Cows and Treatments 

This experiment was conducted at The University of British Columbia's Dairy Education and Research Centre in Agassiz, British Columbia, Canada. The animals were cared for according to the guidelines of the Canadian Council of Animal Care (1993).

Twenty-five lactating, pregnant, Holstein dairy cows in late lactation (266±81.8 DIM, mean±SD, range from 131 to 499 DIM) were randomly assigned to groups (n=5 observational units). Data are reported as mean±standard deviation; milk production (26.4±3.4L of milk/d, range from 19.5 to 31.5L of milk/d), parity (2.5±1.6, range from 1 to 6 lactations), BW (691±97kg; range from 563 to 947kg), BCS (3.3±0.5, range from 2.5 to 4; scored from 1 to 5 following Edmonson et al., 1989) and gait score (2.8±0.6, range from 2 to 4; scored from 1 to 5 following Flower and Weary, 2006) did not differ among groups. No animals showed signs of illness during the study.

All cows had previous experience with both pasture and the free-stall housing. Before the experiment, all cows had been housed in a free-stall barn throughout their lactation. All cows had been kept on pasture as growing heifers and multiparous cows had also been kept on pasture during previous dry periods. To ensure that cows were acclimated to the specific housing and pasture used in this experiment, each group was housed in these test pens and pastures for 7 d before the experiment began. During this 7-d period, cows were housed in the free-stall pen between morning and evening milkings. Cows were put to pasture 2h after the afternoon milking and brought in again just before the morning milking.

Each group was tested during a 2-d forced-choice phase when restricted to the free-stall housing, during a 2-d forced-choice phase when restricted to pasture, and during a 3-d free-choice phase when cows were allowed to choose between using indoor free-stall housing or pasture. Two of the 5 groups were tested first with the forced free-stall condition, followed by the forced pasture. The 3 other groups were tested in the opposite order. The forced phases were immediately followed by the choice phase. This 7-d cycle was repeated 3 times over the period from May 11 to July 17, 2007, to provide data for 21d/group and to ensure that each group was tested under each condition under a range of climatic conditions. Between cycles, cows were housed indoors for a minimum of 7d in the same pens as those used for acclimatization.

§ Excerpted records
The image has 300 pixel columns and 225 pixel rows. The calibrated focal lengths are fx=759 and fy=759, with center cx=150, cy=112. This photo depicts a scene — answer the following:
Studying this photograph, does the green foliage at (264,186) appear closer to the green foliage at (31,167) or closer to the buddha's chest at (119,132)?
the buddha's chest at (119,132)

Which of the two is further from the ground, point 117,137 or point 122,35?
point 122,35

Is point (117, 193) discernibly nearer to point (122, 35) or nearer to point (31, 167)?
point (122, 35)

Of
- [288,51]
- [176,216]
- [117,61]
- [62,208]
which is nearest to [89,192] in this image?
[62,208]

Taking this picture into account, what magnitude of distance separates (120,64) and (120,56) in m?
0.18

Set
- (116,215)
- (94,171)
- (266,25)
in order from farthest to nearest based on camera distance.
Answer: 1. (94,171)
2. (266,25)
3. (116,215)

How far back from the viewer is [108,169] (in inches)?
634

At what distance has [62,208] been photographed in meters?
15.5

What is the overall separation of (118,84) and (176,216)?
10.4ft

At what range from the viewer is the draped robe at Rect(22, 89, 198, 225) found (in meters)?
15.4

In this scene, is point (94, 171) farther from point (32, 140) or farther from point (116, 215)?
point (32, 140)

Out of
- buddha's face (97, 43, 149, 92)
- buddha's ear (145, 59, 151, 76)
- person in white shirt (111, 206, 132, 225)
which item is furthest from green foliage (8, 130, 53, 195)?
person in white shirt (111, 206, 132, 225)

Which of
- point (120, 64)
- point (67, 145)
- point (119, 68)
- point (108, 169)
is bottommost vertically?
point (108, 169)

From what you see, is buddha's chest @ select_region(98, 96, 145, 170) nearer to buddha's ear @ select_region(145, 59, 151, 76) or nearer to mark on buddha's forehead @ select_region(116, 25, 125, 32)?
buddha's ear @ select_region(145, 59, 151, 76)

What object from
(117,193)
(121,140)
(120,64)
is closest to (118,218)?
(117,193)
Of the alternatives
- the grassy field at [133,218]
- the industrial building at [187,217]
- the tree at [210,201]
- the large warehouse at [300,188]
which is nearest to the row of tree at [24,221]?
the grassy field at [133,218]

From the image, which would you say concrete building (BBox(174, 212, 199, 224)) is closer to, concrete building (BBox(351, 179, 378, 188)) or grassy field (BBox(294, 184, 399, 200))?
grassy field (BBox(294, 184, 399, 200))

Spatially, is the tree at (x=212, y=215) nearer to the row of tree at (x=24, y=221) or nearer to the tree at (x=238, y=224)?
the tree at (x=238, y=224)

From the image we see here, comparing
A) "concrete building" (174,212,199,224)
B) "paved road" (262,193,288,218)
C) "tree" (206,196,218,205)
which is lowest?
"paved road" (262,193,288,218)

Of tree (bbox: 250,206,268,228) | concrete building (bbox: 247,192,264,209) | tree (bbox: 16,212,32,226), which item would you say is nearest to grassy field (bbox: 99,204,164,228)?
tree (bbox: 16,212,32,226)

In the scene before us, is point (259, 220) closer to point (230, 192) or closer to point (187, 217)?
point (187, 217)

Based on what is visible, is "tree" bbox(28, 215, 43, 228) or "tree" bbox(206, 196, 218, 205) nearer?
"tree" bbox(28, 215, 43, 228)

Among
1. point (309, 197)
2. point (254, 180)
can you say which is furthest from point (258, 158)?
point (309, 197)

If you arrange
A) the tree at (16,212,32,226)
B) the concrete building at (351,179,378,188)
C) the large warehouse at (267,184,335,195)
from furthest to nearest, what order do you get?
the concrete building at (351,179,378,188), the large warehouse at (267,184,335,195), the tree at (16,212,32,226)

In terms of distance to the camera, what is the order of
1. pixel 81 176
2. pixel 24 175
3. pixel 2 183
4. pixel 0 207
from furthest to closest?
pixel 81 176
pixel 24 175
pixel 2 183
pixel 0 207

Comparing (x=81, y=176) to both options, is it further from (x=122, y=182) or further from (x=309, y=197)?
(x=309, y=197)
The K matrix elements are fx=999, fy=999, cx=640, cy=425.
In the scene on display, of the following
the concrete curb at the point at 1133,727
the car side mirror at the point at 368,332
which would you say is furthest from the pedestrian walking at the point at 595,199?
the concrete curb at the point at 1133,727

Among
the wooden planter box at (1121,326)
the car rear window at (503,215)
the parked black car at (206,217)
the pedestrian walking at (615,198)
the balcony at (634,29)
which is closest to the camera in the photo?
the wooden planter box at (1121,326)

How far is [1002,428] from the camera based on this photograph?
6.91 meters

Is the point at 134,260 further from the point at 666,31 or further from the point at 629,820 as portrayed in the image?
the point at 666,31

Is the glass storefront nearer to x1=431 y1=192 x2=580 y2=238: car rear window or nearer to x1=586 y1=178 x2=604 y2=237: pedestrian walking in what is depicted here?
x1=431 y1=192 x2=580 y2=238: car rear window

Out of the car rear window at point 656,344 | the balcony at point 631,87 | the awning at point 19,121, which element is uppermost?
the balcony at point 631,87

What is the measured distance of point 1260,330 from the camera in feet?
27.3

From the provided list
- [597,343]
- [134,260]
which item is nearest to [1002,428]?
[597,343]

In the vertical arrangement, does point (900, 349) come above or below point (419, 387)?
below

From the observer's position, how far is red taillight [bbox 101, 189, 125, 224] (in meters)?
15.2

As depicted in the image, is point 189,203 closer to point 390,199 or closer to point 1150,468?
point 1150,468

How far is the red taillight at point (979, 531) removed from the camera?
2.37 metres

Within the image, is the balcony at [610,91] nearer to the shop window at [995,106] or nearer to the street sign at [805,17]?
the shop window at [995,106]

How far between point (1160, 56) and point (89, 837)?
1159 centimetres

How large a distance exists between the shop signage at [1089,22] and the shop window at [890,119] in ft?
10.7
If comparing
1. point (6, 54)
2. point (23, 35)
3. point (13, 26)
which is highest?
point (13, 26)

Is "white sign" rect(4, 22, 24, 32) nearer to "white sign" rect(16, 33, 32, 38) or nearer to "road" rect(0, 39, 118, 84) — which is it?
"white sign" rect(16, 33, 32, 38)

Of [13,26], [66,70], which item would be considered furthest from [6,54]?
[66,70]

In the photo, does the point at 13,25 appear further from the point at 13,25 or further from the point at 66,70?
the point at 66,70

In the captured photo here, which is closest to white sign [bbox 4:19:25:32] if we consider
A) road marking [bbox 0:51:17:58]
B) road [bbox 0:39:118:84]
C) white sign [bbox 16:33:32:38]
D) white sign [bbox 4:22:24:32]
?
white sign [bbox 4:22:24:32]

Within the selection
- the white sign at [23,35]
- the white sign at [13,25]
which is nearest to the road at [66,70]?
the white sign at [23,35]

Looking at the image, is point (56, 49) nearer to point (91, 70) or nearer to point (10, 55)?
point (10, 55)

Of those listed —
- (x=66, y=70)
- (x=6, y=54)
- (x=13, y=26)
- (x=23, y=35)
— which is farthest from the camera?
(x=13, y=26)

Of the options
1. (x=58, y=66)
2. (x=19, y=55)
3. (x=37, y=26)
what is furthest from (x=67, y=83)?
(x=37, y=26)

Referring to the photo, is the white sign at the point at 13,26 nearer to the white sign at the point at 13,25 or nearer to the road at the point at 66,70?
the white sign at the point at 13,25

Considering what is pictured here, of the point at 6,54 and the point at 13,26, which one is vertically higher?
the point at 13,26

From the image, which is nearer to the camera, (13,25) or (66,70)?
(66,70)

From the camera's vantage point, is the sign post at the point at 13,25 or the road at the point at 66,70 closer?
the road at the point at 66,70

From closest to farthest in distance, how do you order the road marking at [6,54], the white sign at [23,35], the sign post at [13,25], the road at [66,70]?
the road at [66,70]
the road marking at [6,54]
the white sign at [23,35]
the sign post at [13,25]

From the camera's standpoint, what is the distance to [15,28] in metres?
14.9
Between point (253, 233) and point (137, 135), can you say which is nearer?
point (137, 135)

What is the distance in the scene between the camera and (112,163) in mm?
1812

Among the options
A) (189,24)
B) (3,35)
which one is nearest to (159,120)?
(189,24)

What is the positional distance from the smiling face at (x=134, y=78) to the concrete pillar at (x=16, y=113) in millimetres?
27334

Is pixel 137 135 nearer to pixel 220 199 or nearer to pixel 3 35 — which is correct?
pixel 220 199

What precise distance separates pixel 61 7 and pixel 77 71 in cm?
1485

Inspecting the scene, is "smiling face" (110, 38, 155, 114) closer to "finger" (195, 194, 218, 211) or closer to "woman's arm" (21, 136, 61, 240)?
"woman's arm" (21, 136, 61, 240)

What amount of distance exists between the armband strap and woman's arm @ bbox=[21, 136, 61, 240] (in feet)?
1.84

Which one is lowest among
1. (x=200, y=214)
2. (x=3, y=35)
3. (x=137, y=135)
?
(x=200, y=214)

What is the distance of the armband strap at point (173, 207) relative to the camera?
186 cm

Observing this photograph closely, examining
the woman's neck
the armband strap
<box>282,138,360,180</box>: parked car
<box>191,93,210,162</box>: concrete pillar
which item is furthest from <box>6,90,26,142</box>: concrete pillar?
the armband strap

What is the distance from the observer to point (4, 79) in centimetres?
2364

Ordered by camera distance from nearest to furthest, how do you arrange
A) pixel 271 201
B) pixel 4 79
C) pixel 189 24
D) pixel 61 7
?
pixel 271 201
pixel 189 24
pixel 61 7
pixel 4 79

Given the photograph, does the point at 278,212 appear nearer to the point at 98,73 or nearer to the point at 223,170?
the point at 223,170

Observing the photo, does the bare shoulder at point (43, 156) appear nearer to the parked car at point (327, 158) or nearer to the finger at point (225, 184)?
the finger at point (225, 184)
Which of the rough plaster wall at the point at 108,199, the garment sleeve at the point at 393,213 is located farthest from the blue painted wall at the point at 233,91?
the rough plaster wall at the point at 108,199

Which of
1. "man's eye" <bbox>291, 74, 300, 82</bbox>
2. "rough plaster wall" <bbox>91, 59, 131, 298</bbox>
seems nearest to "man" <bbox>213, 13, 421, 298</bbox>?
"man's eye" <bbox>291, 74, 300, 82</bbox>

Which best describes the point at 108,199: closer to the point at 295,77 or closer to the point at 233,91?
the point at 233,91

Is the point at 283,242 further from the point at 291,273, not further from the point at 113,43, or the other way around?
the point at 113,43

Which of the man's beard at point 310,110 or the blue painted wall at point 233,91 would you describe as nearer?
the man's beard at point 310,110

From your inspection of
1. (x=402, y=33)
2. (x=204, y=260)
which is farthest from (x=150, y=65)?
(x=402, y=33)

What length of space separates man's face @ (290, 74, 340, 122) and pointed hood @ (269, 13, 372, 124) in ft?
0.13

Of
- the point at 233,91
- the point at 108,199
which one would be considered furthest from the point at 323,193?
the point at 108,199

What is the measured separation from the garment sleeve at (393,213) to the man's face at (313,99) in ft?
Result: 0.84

§ Work to be completed
Can you copy, word for word, the stretch from "Each group was tested during" through "used for acclimatization." in the cows-and-treatments excerpt?

§ Response to the exercise
Each group was tested during a 2-d forced-choice phase when restricted to the free-stall housing, during a 2-d forced-choice phase when restricted to pasture, and during a 3-d free-choice phase when cows were allowed to choose between using indoor free-stall housing or pasture. Two of the 5 groups were tested first with the forced free-stall condition, followed by the forced pasture. The 3 other groups were tested in the opposite order. The forced phases were immediately followed by the choice phase. This 7-d cycle was repeated 3 times over the period from May 11 to July 17, 2007, to provide data for 21d/group and to ensure that each group was tested under each condition under a range of climatic conditions. Between cycles, cows were housed indoors for a minimum of 7d in the same pens as those used for acclimatization.